#### [SOURCE PASSAGE]
'''
Ukraine's Controversial Participation History at Eurovision
Winning on its second attempt, and never failing to qualify, Ukraine is Eurovision’s golden child. However, Ukraine’s participation has never been without controversy, and 2022 is no exception.
Eurovision is over for another year. The wacky and wonderful song contest has given the world ABBA, Celine Dion, and Riverdance. First started in 1956 to bring Europe together following World War II, Eurovision prides itself on its self-appointed apolitical status. Given the complex geopolitical relations between participating nations, its apolitical aspirations are sometimes implausible. Since Ukraine’s first participation in 2003, Eurovision has given the world huge insight into Ukraine’s political events for the last 19 years. As war rages in Ukraine, all eyes have been on this proud nation’s 2022 entry as it battles for its very survival.
'''
#### [COLLECTED DATA]
'''
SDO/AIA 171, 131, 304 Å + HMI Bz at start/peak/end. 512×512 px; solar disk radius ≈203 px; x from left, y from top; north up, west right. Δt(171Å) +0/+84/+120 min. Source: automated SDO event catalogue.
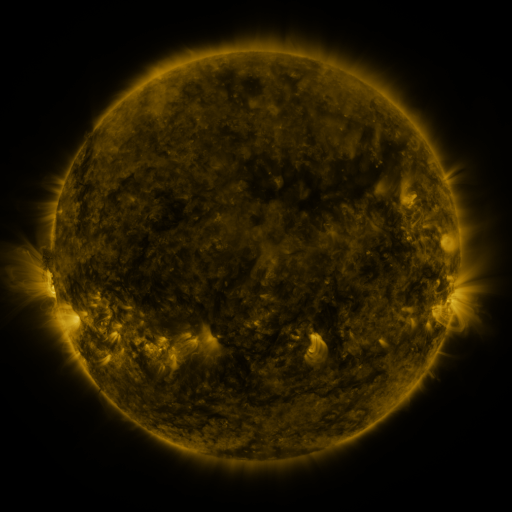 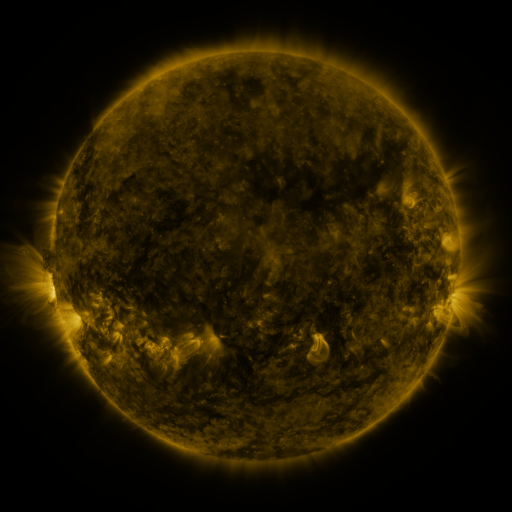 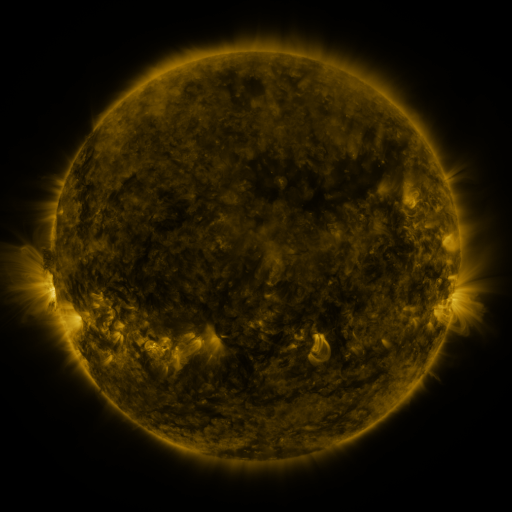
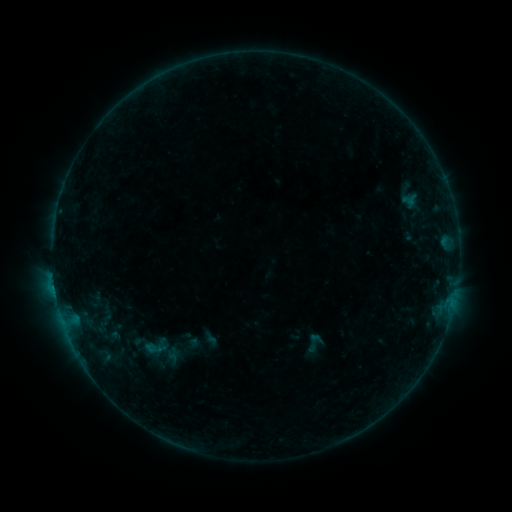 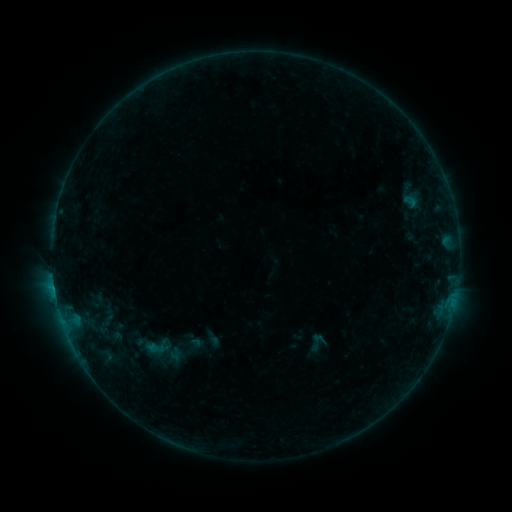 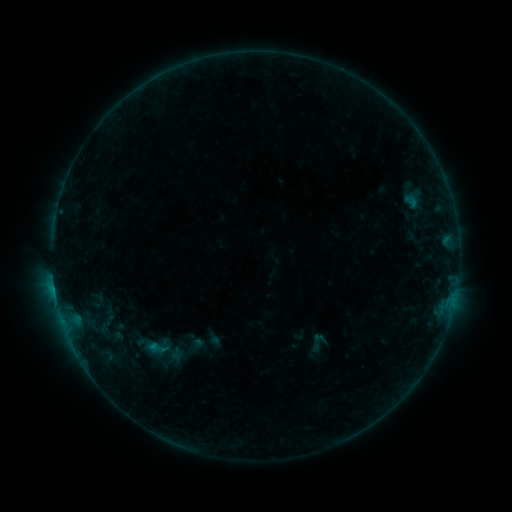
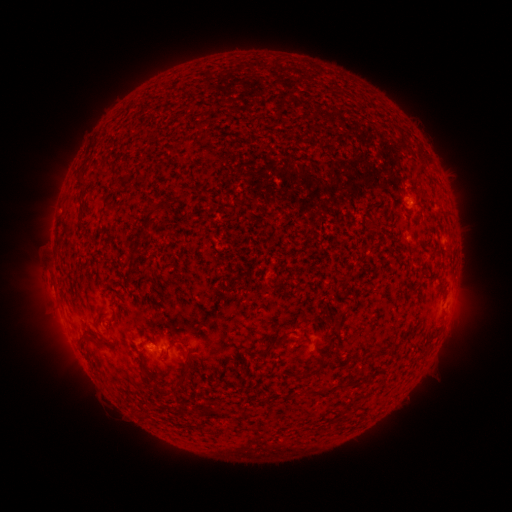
'''
#### [INSTRUCTIONS]
(A) Retype the part of the passage above on Ukraine at Eurovision that opens with the words containing "Ukraine's Controversial Participation" and closes with "is no exception.".
(B) Continue the passage above on Ukraine's Eurovision history from its last sentence.

#### [TASK-BY-TASK OUTPUTS]
(A)
Ukraine's Controversial Participation History at Eurovision
Winning on its second attempt, and never failing to qualify, Ukraine is Eurovision’s golden child. However, Ukraine’s participation has never been without controversy, and 2022 is no exception.

(B)
In only Ukraine’s second year of competing in 2004, Ruslana took out the competition, with her song “Wild Dances.” Upon returning home, Ruslana became a national hero. She received the title of People’s Artist of Ukraine and was appointed as an advisor to the Ukrainian prime minister. However, the custom is the winning nation hosts Eurovision the next year, and months before Kyiv was set to host the contest, thousands of protesters took to the streets to protest the 2004 presidential election in what is now known as the Orange Revolution. Ruslana was one such protestor. While the show went off without a hitch following the Supreme Court’s decision to overrule the presidential election results, the protests bled into Eurovision in another way with the 2005 Ukrainian entry “Razom Nas Bahto” (“Together We Are Many”). The song was an unofficial anthem of the Orange Revolution and contains direct lyrics such as “truth be the weapon, we ain’t scared of the guns.” Due to the political nature of the lyrics, officials required GreenJolly to rewrite the song to fit within Eurovision rules.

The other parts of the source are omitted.